Keywords: Graph Neural Networks, Atomic Simulations, Computational Chemistry
Abstract: Recent progress in Graph Neural Networks (GNNs) for modeling atomic simulations has the potential to revolutionize catalyst discovery, which is a key step in making progress towards the energy breakthroughs needed to combat climate change. However, the GNNs that have proven most effective for this task are memory intensive as they model higher-order interactions in the graphs such as those between triplets or quadruplets of atoms, making it challenging to scale these models. In this paper, we introduce Graph Parallelism, a method to distribute input graphs across multiple GPUs, enabling us to train very large GNNs with hundreds of millions or billions of parameters. We empirically evaluate our method by scaling up the recently proposed DimeNet++ and GemNet models by over an order of magnitude in the number of parameters.

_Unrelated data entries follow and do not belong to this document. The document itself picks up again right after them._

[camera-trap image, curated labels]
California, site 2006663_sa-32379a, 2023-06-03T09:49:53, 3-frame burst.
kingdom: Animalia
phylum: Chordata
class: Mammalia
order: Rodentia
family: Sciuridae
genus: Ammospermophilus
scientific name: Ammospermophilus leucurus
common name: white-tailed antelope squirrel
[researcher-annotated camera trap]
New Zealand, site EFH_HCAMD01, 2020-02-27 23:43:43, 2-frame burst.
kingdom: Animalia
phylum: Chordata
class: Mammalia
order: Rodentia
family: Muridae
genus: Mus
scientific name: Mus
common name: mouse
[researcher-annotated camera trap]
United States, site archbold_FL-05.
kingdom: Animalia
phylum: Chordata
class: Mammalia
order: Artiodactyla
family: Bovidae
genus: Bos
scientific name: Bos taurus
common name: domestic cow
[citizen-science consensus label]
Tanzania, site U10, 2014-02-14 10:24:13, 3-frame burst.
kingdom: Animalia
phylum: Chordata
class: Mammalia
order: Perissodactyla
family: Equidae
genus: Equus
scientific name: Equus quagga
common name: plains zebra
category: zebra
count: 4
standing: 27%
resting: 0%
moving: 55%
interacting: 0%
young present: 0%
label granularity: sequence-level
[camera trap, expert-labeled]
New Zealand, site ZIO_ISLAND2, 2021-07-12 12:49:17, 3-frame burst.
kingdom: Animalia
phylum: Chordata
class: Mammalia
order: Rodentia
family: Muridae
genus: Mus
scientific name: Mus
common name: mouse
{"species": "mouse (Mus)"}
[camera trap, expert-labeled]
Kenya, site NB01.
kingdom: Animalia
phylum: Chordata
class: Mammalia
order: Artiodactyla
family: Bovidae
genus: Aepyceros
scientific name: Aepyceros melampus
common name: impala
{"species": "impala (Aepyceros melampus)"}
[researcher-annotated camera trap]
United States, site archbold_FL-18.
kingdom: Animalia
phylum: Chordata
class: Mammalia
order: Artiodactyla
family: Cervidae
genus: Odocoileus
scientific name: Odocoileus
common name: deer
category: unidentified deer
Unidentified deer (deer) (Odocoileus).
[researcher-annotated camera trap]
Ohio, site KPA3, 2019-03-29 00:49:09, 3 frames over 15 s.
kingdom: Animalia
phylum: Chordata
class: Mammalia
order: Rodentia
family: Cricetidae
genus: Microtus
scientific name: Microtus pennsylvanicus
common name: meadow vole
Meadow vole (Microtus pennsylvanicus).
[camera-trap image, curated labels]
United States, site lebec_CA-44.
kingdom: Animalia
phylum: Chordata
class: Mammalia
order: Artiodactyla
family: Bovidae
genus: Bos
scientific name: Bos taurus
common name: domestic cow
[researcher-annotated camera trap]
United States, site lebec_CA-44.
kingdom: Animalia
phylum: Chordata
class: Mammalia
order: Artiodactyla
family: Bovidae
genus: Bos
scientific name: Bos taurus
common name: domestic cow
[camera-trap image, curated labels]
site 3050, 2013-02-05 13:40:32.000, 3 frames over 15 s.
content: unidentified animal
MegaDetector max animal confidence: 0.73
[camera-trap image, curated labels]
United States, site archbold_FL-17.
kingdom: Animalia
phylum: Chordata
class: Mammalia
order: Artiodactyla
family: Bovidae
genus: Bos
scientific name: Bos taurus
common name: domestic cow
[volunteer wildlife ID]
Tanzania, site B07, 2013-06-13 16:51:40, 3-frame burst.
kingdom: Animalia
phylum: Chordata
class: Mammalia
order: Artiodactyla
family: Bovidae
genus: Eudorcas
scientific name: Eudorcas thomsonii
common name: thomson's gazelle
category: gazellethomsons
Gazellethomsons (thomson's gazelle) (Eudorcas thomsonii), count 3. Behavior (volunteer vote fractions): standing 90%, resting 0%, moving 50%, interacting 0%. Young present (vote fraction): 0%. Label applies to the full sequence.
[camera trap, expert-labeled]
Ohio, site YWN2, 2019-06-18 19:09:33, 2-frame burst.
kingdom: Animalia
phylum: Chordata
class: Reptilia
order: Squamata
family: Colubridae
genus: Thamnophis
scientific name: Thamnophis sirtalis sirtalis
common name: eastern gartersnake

On the large-scale Open Catalyst 2020 (OC20) dataset, these graph-parallelized models lead to relative improvements of 1) 15% on the force MAE metric on the S2EF task and 2) 21% on the AFbT metric on the IS2RS task, establishing new state-of-the-art results.
One-sentence Summary: We scale GNNs used for modeling atomic simulations by an order of magnitude and obtain large performance improvements on the Open Catalyst 2020 dataset.